Union Pacific sues to fire worker who defecated on railcar
Union Pacific is asking a federal judge to allow it to fire a worker who defecated on one of the train company’s railcars. But the labor union and are arbitrator are standing in its way.
The Omaha-based company filed a federal lawsuit Jan. 23 in Nebraska.
According to the lawsuit, employee Matthew Lebsack also made a vulgar hand gesture at the train’s security camera and threw feces-soiled tissue out the locomotive’s window during a stop Nov. 20, 2016, on a trip from Spokane, Washington. He later told his boss that he had left his co-workers “a present,” the lawsuit says.
Union Pacific fired Mr. Lebsack six days after the employee admitted his on-duty provocation in a January 2017 hearing that was held as part of the collective bargaining agreement with the Brotherhood of Locomotive Engineers and Trainmen. The company cited an employee conduct rule, calling his action “disgusting, poor and rude.”
But the International Association of Sheet Metal Air, Rail and Transportation Workers, Transportation Division appealed to arbitration on Mr. Lebsack’s behalf.
On Dec. 3, an arbitrator agreed with the labor union, calling Union Pacific’s penalty “excessive.”
Acknowledging Mr. Lebsack’s “bizarre” behavior, Cary Morgen of the Public Law Board in Chicago issued a final ruling calling for the reinstatement of the 18-year veteran of Union Pacific pending a psychological evaluation, given “that Claimant was a long-term employee with a known history of psychological issues.”
Courts documents show that Mr.

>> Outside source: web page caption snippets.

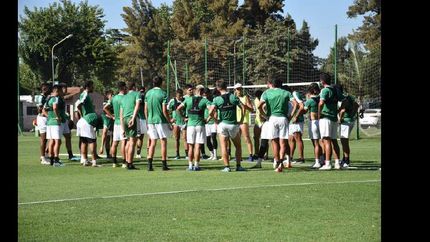 ya no es lo mismo pensar en 14 que en 30 días de receso, por lo tanto se planteó una exigencia mayor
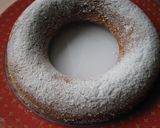 簡単『エンゼルケーキ』作り方9写真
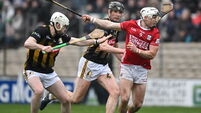 Kilkenny v Cork - Allianz Hurling League Division 1A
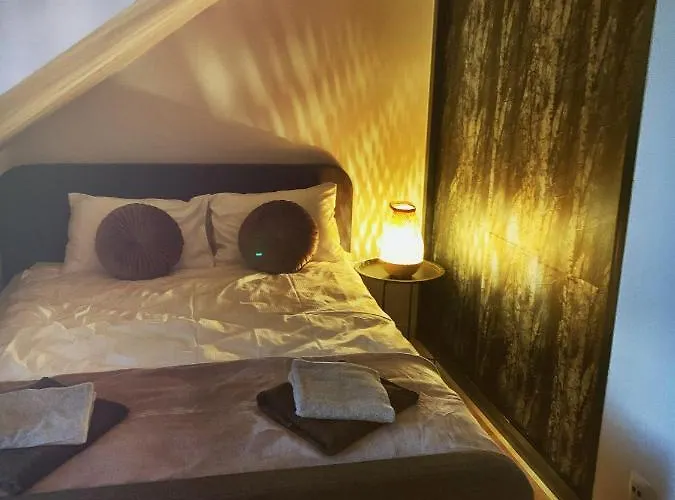 Lazy Deer - Apartment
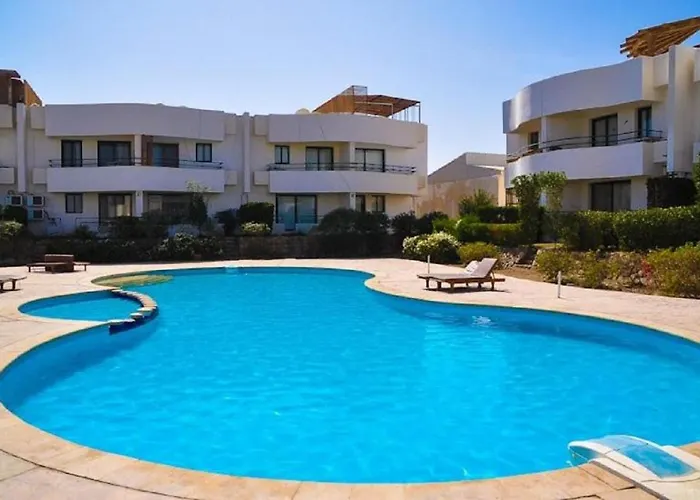Christena House -criss * Şarm El-Şeyh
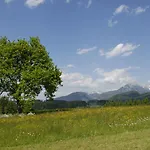 بيت ضيافة Gaestehaus Bramboeck باد هارينغ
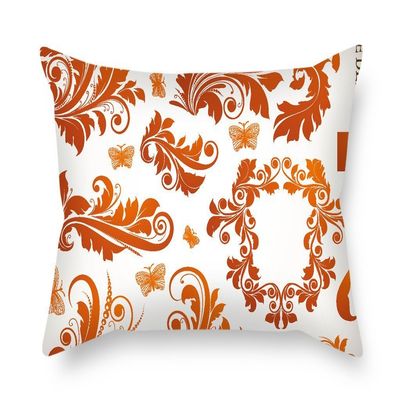 Beautifulseason Bohemian Throw Christmas Pillow Case 18 X 26 Inches / 45 By 65 Cm Gift Or Decor For Kitchen Kids Girls Home Indoor Chair Kids Room - Double Sides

Lebsack’s wife and daughter left him two days before he had left for work on the train. He also had mental illnesses documented back to 2007.

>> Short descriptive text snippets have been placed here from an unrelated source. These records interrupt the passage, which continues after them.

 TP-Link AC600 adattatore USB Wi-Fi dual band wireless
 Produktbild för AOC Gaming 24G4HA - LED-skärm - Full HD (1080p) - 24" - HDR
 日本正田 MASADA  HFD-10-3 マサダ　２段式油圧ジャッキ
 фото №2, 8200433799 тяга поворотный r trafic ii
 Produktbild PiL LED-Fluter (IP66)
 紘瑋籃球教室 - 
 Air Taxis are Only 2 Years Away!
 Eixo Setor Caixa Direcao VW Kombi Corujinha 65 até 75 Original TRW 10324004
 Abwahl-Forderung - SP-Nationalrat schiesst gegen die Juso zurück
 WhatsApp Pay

On Dec. 26, the train company told the union it would not reinstate Mr. Lebsack.
In the lawsuit, Union Pacific asks a federal judge to set aside the arbitration ruling, saying Mr. Morgen exceeded his jurisdictions.
“There is no rule requiring UP to send employees for psychological or medical evaluations prior to imposing discipline for violating Rule 1.6,” said the lawsuit.